The framework can run any executable file---compiled files OR scripts.

Individual tasks are performed on the cluster in parallel, with
no communication among tasks (although automated inter-task communication
is planned). When each task has completed, it can:
  
  1) send its output data to the distributed file system (DFS).
  2) send resulting standard output stream data to the NebulOS Scheduler.
  3) send data to a combination of DFS and the NebulOS scheduler.

The system is aware of data placement in the HDFS. Tasks that contain 
HDFS filenames are treated in a special way; tasks are scheduled to run
on nodes that contain the largest amount of relevant data. This reduces
network traffic and increases data throughput. 

The system is resistant to node failure. If a node fails, tasks
are re-scheduled and performed on other machines.  The system monitors 
the progress of individual tasks and has the ability to detect 
when a process is having problems. If the task is taking too long 
or output data indicates that there is a problem with the task, 
then the framework executor can kill the process and either re-run 
it with different parameters or simply inform the user that there 
is an issue with this task.

Two modes of operation are available: batch mode and streaming mode.
In batch mode, the thread is blocked when tasks are submitted and no
interaction with the system is possible until all tasks have completed.
Streaming mode allows interaction while tasks are still running.

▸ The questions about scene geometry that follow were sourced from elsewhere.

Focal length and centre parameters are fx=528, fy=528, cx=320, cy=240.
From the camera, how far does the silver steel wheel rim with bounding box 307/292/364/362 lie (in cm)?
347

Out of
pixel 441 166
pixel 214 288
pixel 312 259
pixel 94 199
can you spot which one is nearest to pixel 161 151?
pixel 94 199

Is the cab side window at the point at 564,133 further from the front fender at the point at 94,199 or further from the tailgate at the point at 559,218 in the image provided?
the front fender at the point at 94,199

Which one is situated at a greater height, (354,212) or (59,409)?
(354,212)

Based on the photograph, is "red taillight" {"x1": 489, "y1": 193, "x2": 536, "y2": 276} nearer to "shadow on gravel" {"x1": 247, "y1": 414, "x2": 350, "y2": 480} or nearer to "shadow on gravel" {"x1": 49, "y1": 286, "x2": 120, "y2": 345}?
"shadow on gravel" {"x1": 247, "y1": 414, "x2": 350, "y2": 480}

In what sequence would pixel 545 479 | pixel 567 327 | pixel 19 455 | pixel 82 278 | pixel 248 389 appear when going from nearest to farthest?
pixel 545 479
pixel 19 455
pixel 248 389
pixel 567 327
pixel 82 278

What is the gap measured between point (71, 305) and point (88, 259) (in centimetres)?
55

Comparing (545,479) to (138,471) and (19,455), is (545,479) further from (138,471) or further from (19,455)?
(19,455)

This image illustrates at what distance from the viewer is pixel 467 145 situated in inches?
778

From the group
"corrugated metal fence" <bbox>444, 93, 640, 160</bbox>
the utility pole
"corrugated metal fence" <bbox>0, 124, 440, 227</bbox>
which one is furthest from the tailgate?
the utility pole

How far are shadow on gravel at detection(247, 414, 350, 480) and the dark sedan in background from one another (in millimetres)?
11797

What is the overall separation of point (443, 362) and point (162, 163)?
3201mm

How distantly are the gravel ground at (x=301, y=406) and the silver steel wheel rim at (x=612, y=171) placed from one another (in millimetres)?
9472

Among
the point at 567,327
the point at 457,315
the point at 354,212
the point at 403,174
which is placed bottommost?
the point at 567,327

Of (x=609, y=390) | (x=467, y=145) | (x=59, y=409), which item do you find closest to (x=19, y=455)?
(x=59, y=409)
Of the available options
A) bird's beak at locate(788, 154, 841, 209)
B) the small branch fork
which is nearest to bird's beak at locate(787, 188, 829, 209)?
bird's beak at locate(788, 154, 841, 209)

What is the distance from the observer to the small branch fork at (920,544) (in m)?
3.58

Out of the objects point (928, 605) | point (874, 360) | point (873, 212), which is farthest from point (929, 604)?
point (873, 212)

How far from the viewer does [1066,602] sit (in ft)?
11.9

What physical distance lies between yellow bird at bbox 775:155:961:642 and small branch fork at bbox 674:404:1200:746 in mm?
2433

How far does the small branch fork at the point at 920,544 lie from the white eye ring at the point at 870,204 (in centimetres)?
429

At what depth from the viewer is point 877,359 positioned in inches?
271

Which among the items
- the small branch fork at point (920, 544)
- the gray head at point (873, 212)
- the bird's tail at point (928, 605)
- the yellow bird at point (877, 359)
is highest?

It
is also possible to run multiple streams at once, whereas only one batch
can run (from a single script) at any given instant. 



FRAMEWORK COMPONENTS

I)  General task launcher

      Signature: explicit_batch(commands)
                 explicit_stream(commands)
      Argument: 

                * 'commands' is an explicit listing of the full 
                  command for each task:

                  "path/to/program --option=arg --flag filename
                   path/to/program --option=arg --flag filename
                   path/to/program --option=arg --flag filename
                          .
                          .
                          .
                   path/to/program --option=arg --flag filename"

      To instruct the system to treat a particular substring as an HDFS 
      filename, enclose the filename in brackets: <[/path/to/file]>


II)  Filename Pattern-based task launcher

     Signature: glob_batch(command_template, filename_pattern)
                glob_stream(command_template, filename_pattern)
     Arguments: 

                * 'command_template' is a string containing the
                  command that will be performed on a list of files:

                  "/path/to/program --option=arg --flag %f%"

                  where %f% is replaced with a filename matching the 
                  pattern defined in the 'pattern' argument. The 
                  placeholder, %f%, is automatically replaced with 
                  HDFS brackets, as in: <[filename]>. If the file
                  is not on the HDFS, use the generic placeholder %c%.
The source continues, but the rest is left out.